▶ _Dataset items_
########################################
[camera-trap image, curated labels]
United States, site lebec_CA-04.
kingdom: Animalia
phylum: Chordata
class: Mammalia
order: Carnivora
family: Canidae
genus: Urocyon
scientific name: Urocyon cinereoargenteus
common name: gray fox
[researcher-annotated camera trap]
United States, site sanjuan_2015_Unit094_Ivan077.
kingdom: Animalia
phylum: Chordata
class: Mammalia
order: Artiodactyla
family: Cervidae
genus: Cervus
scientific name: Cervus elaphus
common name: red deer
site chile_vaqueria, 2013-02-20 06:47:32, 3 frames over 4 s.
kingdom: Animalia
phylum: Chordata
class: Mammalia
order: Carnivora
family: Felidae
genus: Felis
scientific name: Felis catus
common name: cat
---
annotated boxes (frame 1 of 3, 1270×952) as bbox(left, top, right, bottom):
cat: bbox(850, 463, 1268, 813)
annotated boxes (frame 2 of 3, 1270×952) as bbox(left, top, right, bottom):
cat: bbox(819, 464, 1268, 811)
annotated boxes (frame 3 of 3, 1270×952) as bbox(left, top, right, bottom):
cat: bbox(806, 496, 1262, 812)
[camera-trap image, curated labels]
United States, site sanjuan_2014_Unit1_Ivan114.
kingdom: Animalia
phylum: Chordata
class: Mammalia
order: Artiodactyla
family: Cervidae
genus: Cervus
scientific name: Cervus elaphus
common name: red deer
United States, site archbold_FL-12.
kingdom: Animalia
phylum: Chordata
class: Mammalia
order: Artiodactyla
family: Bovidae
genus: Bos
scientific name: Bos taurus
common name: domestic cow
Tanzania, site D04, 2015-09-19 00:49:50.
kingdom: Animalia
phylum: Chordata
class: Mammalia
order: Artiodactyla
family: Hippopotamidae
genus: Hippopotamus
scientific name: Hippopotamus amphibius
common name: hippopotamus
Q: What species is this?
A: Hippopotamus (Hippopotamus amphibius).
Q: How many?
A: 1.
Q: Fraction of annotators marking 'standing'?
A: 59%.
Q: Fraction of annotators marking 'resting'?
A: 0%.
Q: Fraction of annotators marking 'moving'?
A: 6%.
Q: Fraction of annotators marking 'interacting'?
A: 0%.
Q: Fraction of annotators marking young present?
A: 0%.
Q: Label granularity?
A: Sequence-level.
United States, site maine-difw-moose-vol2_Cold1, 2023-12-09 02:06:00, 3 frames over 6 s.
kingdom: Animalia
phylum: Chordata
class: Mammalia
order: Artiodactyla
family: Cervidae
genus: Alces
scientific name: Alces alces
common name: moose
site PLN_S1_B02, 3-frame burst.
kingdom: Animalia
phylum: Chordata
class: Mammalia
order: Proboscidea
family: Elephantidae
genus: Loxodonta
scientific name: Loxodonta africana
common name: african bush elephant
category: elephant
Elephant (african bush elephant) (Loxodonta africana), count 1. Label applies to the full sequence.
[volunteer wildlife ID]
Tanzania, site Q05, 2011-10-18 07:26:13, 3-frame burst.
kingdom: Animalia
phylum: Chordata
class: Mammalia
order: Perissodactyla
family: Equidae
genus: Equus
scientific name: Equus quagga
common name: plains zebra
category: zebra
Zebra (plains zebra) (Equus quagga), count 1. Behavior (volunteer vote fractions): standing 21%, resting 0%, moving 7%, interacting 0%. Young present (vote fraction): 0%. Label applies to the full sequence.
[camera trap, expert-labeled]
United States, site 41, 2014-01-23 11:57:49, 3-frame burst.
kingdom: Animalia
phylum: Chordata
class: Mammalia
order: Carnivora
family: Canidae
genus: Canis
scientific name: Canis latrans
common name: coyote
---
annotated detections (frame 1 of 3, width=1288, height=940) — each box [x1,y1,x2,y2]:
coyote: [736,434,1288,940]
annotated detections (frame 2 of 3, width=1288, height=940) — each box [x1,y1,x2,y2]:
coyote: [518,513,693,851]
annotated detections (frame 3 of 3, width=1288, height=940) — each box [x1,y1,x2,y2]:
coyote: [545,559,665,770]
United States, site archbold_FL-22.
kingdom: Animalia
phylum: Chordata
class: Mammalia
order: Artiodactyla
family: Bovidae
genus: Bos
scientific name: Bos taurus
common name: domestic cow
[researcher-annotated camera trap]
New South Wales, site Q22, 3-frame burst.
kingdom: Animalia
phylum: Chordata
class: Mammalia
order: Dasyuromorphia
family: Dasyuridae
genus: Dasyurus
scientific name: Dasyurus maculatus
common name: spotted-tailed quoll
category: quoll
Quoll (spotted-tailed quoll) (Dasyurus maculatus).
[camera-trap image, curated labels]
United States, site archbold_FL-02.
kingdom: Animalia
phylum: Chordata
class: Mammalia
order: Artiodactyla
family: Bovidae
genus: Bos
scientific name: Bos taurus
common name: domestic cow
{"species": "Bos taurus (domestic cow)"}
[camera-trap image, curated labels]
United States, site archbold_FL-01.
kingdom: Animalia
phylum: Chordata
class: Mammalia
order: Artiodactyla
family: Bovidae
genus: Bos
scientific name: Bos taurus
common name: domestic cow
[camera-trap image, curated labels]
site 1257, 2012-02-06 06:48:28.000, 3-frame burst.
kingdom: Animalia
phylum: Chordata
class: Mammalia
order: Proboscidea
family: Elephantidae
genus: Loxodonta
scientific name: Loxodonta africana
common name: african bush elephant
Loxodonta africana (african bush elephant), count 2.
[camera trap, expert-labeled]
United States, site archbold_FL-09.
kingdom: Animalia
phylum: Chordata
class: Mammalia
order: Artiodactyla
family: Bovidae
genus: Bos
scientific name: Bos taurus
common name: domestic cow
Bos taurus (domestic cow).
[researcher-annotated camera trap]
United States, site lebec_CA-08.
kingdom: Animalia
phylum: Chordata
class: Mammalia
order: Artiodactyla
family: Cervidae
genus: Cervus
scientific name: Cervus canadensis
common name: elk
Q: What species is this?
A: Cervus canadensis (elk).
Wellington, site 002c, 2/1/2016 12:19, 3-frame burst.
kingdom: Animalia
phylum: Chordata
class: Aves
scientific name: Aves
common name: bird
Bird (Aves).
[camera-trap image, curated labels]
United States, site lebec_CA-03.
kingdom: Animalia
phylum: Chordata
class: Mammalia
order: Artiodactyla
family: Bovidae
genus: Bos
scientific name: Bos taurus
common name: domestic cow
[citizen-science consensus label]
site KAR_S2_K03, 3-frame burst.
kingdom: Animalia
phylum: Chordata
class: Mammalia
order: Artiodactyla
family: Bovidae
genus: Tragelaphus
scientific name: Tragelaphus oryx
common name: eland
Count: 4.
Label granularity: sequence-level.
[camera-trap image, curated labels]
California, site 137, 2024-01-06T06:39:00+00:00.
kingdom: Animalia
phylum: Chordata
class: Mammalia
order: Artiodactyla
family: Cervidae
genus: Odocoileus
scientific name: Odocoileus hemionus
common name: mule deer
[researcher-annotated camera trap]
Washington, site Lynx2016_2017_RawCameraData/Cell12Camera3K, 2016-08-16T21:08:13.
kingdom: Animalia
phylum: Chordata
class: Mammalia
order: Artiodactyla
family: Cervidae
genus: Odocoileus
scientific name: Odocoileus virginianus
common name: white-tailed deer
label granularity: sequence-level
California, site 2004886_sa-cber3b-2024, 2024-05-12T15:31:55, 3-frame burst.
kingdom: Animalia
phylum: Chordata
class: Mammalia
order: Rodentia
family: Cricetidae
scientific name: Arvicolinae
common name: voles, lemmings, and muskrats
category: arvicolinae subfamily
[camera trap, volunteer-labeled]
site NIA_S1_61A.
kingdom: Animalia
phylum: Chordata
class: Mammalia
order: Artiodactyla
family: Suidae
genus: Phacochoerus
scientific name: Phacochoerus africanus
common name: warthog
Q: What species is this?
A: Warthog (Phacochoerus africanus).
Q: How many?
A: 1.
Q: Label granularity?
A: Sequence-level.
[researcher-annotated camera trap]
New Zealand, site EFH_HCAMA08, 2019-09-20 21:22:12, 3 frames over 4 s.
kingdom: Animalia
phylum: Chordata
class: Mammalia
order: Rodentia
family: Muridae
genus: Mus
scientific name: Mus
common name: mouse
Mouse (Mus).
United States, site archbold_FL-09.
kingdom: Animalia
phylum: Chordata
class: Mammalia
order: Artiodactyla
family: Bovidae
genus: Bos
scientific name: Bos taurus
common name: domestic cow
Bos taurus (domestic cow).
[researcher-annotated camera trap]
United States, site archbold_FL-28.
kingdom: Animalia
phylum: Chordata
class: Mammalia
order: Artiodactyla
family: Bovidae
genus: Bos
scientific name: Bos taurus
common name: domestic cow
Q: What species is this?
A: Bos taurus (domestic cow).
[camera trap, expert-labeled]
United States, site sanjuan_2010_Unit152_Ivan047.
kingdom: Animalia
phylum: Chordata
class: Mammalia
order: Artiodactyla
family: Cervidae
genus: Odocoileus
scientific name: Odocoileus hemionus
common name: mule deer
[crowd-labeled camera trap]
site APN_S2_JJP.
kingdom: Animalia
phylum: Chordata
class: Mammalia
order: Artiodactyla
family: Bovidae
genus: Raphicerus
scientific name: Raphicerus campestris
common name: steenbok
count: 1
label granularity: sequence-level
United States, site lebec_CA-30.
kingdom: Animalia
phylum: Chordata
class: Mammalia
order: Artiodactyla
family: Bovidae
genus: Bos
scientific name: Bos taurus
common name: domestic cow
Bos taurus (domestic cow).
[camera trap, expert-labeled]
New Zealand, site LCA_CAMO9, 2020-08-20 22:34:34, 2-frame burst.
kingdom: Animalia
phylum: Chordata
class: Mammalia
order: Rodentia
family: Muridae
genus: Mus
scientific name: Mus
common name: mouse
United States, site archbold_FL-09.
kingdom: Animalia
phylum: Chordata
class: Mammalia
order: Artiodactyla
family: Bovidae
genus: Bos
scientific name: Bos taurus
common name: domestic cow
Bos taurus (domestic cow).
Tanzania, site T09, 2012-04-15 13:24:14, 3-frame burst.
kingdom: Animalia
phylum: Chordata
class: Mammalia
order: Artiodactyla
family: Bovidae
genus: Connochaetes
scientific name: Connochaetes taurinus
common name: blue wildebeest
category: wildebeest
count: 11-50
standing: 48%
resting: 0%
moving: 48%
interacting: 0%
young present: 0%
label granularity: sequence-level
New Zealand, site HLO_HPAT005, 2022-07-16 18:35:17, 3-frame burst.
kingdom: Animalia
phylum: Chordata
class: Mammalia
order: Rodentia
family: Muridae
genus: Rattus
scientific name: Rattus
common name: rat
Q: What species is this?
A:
########################################
▶ _Work instruction_
Copy the records above faithfully. Begin at their first line, end at the line containing "United States, site maine-difw-moose-vol2_Cold1, 2023-12-09", and include nothing else.

▶ _Reply_
[camera-trap image, curated labels]
United States, site lebec_CA-04.
kingdom: Animalia
phylum: Chordata
class: Mammalia
order: Carnivora
family: Canidae
genus: Urocyon
scientific name: Urocyon cinereoargenteus
common name: gray fox
[researcher-annotated camera trap]
United States, site sanjuan_2015_Unit094_Ivan077.
kingdom: Animalia
phylum: Chordata
class: Mammalia
order: Artiodactyla
family: Cervidae
genus: Cervus
scientific name: Cervus elaphus
common name: red deer
site chile_vaqueria, 2013-02-20 06:47:32, 3 frames over 4 s.
kingdom: Animalia
phylum: Chordata
class: Mammalia
order: Carnivora
family: Felidae
genus: Felis
scientific name: Felis catus
common name: cat
---
annotated boxes (frame 1 of 3, 1270×952) as bbox(left, top, right, bottom):
cat: bbox(850, 463, 1268, 813)
annotated boxes (frame 2 of 3, 1270×952) as bbox(left, top, right, bottom):
cat: bbox(819, 464, 1268, 811)
annotated boxes (frame 3 of 3, 1270×952) as bbox(left, top, right, bottom):
cat: bbox(806, 496, 1262, 812)
[camera-trap image, curated labels]
United States, site sanjuan_2014_Unit1_Ivan114.
kingdom: Animalia
phylum: Chordata
class: Mammalia
order: Artiodactyla
family: Cervidae
genus: Cervus
scientific name: Cervus elaphus
common name: red deer
United States, site archbold_FL-12.
kingdom: Animalia
phylum: Chordata
class: Mammalia
order: Artiodactyla
family: Bovidae
genus: Bos
scientific name: Bos taurus
common name: domestic cow
Tanzania, site D04, 2015-09-19 00:49:50.
kingdom: Animalia
phylum: Chordata
class: Mammalia
order: Artiodactyla
family: Hippopotamidae
genus: Hippopotamus
scientific name: Hippopotamus amphibius
common name: hippopotamus
Q: What species is this?
A: Hippopotamus (Hippopotamus amphibius).
Q: How many?
A: 1.
Q: Fraction of annotators marking 'standing'?
A: 59%.
Q: Fraction of annotators marking 'resting'?
A: 0%.
Q: Fraction of annotators marking 'moving'?
A: 6%.
Q: Fraction of annotators marking 'interacting'?
A: 0%.
Q: Fraction of annotators marking young present?
A: 0%.
Q: Label granularity?
A: Sequence-level.
United States, site maine-difw-moose-vol2_Cold1, 2023-12-09 02:06:00, 3 frames over 6 s.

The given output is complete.